“I see 'im noo. Isna he bonny? I wish Bobby could bide i' the kirkyaird, but they wadna let 'im. Tammy, gin ye tak' 'im up to Maister Traill, he'll gie ye the shullin'!”

“I couldna tak' 'im by ma lane,” was the pathetic confession. “Wad ye gang wi' me, Ailie? Ye could drap ower an' catch 'im, an' I could come by the gate. Faither made me some grand crutches frae an' auld chair back.”

Tears suddenly drowned the lassie's blue eyes and ran down her pinched little cheeks. “Nae, I couldna gang. I haena ony shoon to ma feet.”

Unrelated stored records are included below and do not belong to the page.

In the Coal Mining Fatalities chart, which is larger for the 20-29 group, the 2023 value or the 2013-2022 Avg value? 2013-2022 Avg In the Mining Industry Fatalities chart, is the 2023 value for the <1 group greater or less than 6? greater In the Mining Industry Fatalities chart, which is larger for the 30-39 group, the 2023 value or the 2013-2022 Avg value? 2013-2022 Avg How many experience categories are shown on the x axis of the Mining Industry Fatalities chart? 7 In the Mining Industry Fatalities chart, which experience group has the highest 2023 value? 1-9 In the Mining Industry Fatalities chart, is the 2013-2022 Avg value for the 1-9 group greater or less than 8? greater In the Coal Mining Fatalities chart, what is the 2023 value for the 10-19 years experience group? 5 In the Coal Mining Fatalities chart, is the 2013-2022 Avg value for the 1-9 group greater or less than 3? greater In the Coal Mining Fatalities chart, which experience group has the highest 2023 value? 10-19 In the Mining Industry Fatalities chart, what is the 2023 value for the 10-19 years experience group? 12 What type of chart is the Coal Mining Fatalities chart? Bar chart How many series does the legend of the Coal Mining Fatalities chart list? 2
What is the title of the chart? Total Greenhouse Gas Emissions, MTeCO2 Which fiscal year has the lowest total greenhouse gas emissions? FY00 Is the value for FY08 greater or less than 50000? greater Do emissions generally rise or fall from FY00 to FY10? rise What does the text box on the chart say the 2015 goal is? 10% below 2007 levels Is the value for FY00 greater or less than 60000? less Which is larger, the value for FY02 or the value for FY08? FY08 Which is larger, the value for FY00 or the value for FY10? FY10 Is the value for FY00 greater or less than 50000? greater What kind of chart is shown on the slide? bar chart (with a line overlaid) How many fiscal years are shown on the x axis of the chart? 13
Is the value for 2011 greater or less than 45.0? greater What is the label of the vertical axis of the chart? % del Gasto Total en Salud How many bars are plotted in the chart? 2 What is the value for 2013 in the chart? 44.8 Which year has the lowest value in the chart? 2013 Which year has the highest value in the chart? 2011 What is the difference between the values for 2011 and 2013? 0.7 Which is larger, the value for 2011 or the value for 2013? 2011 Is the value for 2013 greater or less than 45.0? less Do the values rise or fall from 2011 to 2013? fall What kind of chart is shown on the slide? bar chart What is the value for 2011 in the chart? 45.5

“It's no' so cauld. Gin I had twa guile feet I could gang the bit way wi'oot shoon.”

“I ken it isna so cauld,” Ailie admitted, “but for a lassie it's no' respectable to gang to a grand place barefeeted.”

That was undeniable, and the eager children fell silent and tearful. But oh, necessity is the mother of makeshifts among the poor! Suddenly Ailie cried: “Bide a meenit, Tammy,” and vanished. Presently she was back, with the difficulty overcome. “Grannie says I can wear her shoon. She doesna wear 'em i' the hoose, ava.”

“I'll gie ye a saxpence, Ailie,” offered Tammy.

The sordid bargain shocked no feeling of these tenement bairns nor marred their pleasure in the adventure. Presently there was a tap-tap-tapping of crutches on the heavy gallery that fronted the Cunzie Neuk, and on the stairs that descended from it to the steep and curving row. The lassie draped a fragment of an old plaid deftly over her thinly clad shoulders, climbed through the window, to the pediment of the classic tomb that blocked it, and dropped into the kirkyard. To her surprise Bobby was there at her feet, frantically wagging his tail, and he raced her to the gate. She caught him on the steps of the dining room, and held his wriggling little body fast until Tammy came up.

It was a tumultuous little group that burst in upon the astonished landlord: barking fluff of an excited dog, flying lassie in clattering big shoes, and wee, tapping Tammy. They literally fell upon him when he was engaged in counting out his money.

“Whaur did you find him?” asked Mr. Traill in bewilderment.